Um argumento dos opositores merece consideração, pois é  recorrente a ideia de que mudanças como as ora propostas estimulariam o  consumo. Tal receio, no entanto, não se confirmou em sociedades em que o  consumo deixou de ser crime, do que é exemplo emblemático o caso de  Portugal. Em julho de 2001, depois de acaloradas discussões, o  parlamento português aprovou lei que descriminalizou o consumo privado e  a posse para uso próprio de pequenas quantidades, não só de maconha,  mas de todas as drogas. Lá também, os que eram contra temiam que  houvesse uma corrida às drogas. Não foi o que aconteceu, como já o  demonstraram diversos estudos, com destaque para o de Glenn Greenwald  (Drug decriminalization in Portugal, Washington, D.C.: Cato Institute,  2009).

Há argumentos, porém, que não contribuem para a discussão.  Primeiro, o de que pesquisas comprovam os efeitos negativos da Cannabis  se usada de forma prolongada. Como se isso fosse novidade, e como se a  CBDD afirmasse que a Cannabis é alguma panaceia. Ora, a questão não é  essa, e sim saber o que fazer para afastar os jovens das drogas, e não  as drogas dos jovens, valendo o raciocínio para o álcool, droga  psicoativa sabidamente embotadora da inteligência.

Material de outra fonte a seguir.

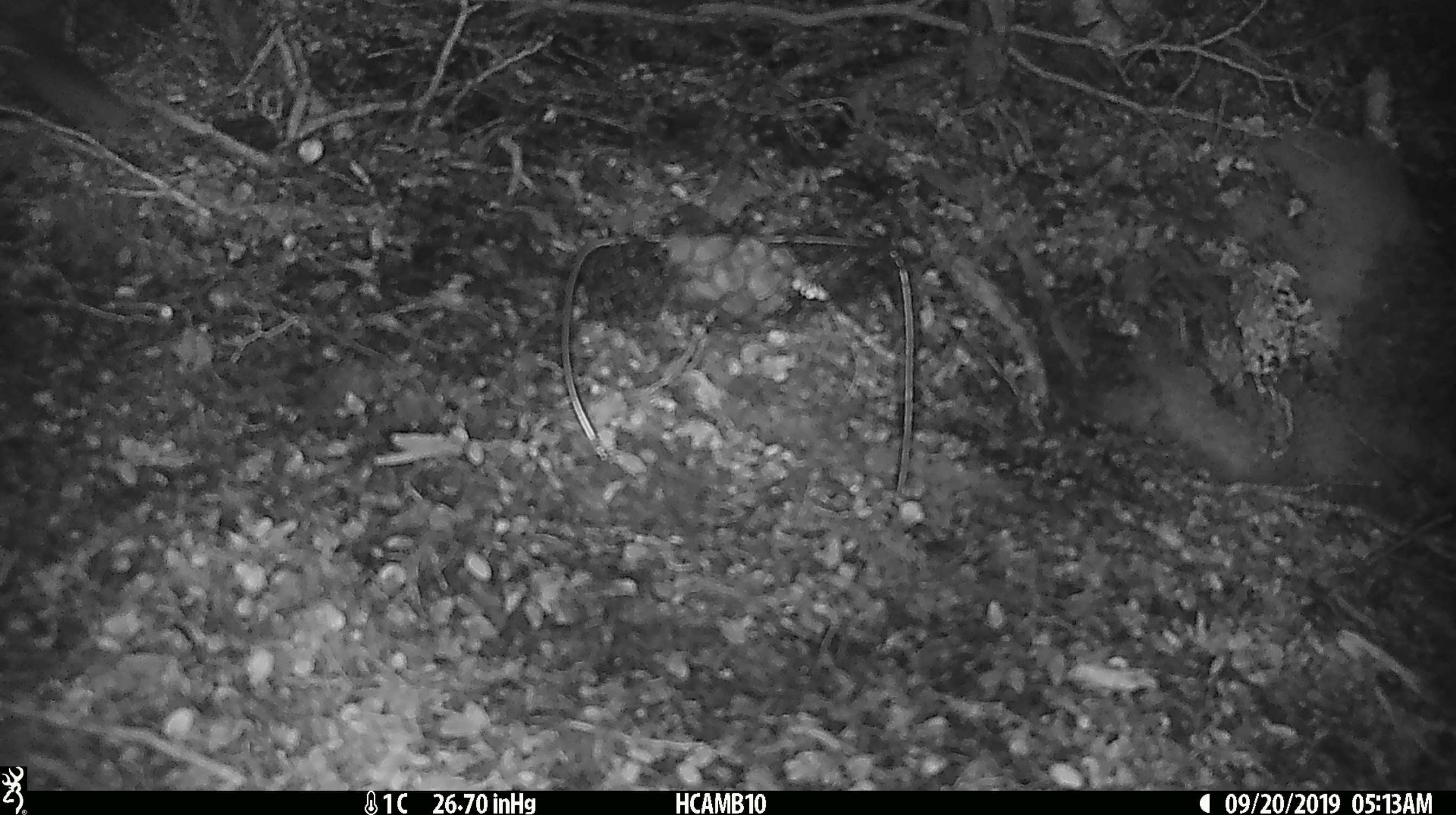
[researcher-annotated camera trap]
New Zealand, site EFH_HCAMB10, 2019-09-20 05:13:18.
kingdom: Animalia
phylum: Chordata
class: Mammalia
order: Rodentia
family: Muridae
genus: Mus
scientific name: Mus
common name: mouse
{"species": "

Segundo, o  argumento de que o uso de drogas consideradas leves é porta de entrada  para as mais pesadas, raciocínio que eles não aplicam ao álcool e ao  fumo, só por serem “legais”. Terceiro, o de que seria uma causa  elitista. Não é. O flagelo não escolhe classe social. Se jovens, ricos  ou pobres, se desajustam e desesperam as suas famílias, ou morrem por  overdose e ingestão de drogas “batizadas” com cal, pó de gesso etc.,  milhares de outros têm morrido por tiros durante os embates entre  facções, e entre essas e as forças de segurança; e cidadãos e cidadãs  inocentes, também em escala, têm morrido só por morarem em  “comunidades”.

Bem, se todos reconhecem que o modelo atual só tem  trazido dores, para que mantê-lo intacto, ou pedir para aumentar a dose  do remédio?

*Jorge da Silva é membro da Comissão Brasileira Sobre Drogas e Democracia, foi chefe do Estado-Maior Geral da Polícia Militar do Estado do Rio de Janeiro (PMERJ).